═══ SUPPLIED DATA

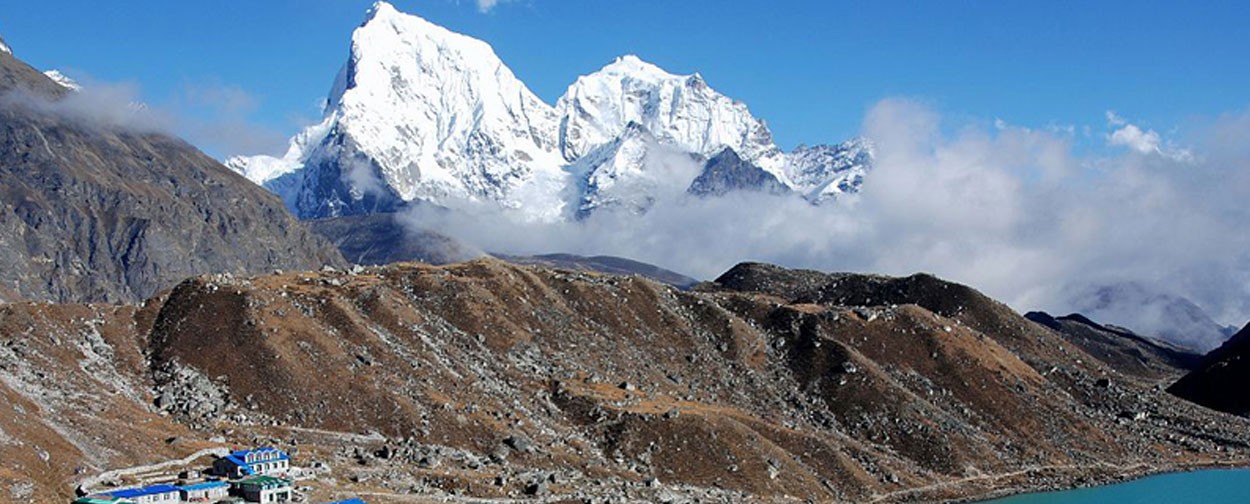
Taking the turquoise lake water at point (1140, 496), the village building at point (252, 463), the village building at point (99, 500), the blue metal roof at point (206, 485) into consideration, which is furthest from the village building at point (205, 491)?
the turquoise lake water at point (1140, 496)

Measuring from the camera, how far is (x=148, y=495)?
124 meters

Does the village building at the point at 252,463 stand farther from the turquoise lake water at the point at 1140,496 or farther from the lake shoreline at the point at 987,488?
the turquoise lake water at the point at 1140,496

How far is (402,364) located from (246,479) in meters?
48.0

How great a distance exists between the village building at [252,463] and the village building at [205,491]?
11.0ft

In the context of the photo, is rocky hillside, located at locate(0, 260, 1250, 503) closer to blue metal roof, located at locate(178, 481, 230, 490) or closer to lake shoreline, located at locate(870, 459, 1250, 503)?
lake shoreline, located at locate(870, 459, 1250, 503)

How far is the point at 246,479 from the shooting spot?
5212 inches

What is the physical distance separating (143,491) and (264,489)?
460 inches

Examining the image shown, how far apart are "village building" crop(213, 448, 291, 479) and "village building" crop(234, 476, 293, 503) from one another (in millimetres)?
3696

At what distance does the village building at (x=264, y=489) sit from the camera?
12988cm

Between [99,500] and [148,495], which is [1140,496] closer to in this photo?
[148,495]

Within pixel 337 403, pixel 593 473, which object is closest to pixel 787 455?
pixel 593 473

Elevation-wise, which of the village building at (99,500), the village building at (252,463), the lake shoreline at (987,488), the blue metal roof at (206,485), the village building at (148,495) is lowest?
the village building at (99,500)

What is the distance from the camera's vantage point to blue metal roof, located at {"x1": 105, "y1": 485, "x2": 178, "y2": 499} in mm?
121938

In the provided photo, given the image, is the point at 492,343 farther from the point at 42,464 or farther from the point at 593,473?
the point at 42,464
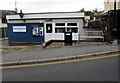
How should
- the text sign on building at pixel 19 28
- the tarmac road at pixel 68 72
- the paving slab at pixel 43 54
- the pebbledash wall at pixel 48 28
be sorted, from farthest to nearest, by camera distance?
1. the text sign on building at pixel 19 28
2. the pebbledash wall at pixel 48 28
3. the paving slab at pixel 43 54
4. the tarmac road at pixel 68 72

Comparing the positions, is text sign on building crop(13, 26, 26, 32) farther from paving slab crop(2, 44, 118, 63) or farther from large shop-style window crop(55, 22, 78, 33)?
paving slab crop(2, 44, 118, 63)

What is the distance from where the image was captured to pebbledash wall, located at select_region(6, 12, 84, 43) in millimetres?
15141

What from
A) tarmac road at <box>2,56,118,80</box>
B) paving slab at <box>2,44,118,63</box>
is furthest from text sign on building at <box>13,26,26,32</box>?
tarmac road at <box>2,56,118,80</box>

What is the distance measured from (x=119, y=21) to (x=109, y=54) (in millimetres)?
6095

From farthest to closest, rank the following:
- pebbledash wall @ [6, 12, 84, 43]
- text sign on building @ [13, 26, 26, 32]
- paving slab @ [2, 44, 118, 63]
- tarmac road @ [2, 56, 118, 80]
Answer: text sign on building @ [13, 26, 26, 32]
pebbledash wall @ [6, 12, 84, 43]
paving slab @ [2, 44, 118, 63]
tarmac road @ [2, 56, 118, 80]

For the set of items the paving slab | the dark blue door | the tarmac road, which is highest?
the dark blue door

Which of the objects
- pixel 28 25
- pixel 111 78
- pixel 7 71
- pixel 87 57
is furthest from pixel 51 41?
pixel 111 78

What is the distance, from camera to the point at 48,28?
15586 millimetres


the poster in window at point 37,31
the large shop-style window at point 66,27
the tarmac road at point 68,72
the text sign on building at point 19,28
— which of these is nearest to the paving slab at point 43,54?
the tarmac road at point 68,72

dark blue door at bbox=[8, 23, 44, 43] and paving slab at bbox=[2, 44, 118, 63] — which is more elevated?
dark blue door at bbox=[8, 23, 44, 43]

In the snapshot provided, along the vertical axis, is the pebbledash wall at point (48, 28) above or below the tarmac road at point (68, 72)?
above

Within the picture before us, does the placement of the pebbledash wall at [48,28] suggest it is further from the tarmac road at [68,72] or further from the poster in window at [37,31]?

══════

Word for word, quote the lines from the line containing "For the set" through the end of the material, both included, and nothing else.

For the set of items the paving slab | the dark blue door | the tarmac road, which is highest?
the dark blue door

Which of the objects
- pixel 28 25
- pixel 111 78
- pixel 7 71
- pixel 87 57
is furthest from pixel 51 41?
pixel 111 78

What is the distance, from camera to the point at 48,28?
15586 millimetres


the poster in window at point 37,31
the large shop-style window at point 66,27
the tarmac road at point 68,72
the text sign on building at point 19,28
— which of these is nearest to the paving slab at point 43,54?
the tarmac road at point 68,72

dark blue door at bbox=[8, 23, 44, 43] and paving slab at bbox=[2, 44, 118, 63] — which is more elevated?
dark blue door at bbox=[8, 23, 44, 43]

In the snapshot provided, along the vertical axis, is the pebbledash wall at point (48, 28) above or below the tarmac road at point (68, 72)?
above

Within the picture before us, does the placement of the pebbledash wall at [48,28] suggest it is further from the tarmac road at [68,72] or further from the poster in window at [37,31]?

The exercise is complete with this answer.